**What is needed:** Please return each line of the items below that contains the string "instances", copying every such line in full.

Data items
(begin)

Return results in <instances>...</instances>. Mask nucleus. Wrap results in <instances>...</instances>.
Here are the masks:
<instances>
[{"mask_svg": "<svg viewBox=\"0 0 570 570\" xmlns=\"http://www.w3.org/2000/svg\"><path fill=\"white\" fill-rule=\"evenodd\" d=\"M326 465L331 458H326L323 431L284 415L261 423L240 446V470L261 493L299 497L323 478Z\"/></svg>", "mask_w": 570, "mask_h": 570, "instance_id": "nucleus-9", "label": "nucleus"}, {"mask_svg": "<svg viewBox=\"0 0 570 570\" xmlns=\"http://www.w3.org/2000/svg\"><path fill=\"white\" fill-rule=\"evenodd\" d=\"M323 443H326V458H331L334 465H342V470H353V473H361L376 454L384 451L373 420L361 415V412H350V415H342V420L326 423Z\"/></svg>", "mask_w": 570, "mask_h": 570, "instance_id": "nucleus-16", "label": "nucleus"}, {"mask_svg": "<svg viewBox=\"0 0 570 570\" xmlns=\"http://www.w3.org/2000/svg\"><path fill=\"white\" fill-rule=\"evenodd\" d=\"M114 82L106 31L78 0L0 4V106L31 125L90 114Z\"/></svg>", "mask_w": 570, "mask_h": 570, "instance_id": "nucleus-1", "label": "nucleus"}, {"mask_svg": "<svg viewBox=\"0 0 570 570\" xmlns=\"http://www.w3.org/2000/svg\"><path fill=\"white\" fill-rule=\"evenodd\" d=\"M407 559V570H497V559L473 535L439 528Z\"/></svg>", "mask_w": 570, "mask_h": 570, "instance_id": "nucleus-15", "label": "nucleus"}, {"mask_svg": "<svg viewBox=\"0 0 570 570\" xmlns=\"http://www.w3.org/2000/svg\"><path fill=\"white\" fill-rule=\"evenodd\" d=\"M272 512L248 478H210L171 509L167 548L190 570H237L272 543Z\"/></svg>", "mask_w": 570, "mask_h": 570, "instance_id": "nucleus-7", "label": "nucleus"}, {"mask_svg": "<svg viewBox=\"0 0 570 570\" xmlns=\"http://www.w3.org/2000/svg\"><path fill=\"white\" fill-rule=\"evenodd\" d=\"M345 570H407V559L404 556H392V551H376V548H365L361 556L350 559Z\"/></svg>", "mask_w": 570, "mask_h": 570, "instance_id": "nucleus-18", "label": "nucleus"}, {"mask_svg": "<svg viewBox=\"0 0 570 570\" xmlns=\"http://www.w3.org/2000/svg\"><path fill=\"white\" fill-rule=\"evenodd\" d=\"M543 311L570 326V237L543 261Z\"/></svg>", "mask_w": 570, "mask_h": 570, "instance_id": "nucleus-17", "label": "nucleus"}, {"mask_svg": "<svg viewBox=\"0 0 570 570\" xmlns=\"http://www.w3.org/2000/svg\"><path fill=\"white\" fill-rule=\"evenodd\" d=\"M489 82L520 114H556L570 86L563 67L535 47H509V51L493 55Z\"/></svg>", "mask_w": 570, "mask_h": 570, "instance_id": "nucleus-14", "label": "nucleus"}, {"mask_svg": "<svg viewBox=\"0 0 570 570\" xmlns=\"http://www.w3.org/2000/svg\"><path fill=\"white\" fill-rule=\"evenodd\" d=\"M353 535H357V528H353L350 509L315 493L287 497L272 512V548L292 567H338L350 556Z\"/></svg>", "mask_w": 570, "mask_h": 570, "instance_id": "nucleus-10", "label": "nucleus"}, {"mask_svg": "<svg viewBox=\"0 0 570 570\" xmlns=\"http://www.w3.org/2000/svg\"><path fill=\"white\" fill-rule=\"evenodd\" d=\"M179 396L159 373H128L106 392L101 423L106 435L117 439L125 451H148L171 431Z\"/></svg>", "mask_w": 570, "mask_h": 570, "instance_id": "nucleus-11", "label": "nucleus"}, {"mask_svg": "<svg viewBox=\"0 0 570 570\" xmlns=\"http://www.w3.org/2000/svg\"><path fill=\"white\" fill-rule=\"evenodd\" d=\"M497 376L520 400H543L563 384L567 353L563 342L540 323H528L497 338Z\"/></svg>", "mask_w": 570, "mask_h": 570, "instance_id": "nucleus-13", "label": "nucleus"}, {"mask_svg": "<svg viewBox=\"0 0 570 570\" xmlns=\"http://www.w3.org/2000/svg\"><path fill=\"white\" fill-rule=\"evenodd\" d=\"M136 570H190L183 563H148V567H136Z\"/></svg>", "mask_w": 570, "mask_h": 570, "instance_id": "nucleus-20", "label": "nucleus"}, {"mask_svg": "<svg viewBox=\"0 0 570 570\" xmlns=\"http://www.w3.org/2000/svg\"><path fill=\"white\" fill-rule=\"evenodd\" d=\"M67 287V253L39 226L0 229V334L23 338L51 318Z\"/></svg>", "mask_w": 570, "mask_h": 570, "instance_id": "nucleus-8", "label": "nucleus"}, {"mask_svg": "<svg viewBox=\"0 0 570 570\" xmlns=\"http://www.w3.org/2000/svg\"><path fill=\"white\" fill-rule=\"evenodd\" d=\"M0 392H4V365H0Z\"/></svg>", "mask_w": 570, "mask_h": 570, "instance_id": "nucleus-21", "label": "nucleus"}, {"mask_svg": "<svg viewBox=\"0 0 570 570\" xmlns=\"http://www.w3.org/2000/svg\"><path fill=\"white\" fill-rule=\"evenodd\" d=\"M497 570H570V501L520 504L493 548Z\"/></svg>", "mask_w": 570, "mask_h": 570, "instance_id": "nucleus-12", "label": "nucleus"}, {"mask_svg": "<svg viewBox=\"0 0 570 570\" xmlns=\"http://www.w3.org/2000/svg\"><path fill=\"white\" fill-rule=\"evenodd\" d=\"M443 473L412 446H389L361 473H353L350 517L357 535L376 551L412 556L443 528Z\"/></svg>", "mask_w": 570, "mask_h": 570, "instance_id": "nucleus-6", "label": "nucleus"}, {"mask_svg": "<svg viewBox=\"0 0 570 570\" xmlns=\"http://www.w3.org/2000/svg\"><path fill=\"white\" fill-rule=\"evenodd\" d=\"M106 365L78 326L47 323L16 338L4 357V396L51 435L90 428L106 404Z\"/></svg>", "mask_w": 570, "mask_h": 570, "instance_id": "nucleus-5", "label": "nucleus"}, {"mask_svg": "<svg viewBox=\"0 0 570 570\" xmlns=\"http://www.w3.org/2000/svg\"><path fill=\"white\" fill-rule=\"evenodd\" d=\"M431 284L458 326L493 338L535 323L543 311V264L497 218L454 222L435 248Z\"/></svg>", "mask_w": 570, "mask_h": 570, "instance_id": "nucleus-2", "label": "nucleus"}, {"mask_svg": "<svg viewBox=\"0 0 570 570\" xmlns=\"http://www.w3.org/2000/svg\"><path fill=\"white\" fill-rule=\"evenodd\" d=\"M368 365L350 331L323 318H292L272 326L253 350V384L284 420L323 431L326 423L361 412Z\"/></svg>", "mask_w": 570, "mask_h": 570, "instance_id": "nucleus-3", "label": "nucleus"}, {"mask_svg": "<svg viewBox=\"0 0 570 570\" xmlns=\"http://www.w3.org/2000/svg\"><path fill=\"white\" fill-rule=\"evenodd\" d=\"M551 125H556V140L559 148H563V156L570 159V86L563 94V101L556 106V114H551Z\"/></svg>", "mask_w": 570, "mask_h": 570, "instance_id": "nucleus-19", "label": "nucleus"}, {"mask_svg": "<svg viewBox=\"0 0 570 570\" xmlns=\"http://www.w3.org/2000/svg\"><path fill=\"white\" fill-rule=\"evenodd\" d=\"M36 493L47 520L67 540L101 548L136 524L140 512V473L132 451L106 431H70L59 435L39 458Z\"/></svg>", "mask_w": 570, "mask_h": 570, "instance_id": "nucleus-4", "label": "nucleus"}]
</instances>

(end)

**Response to this task:**
Return results in <instances>...</instances>. Mask nucleus. Wrap results in <instances>...</instances>.
<instances>
</instances>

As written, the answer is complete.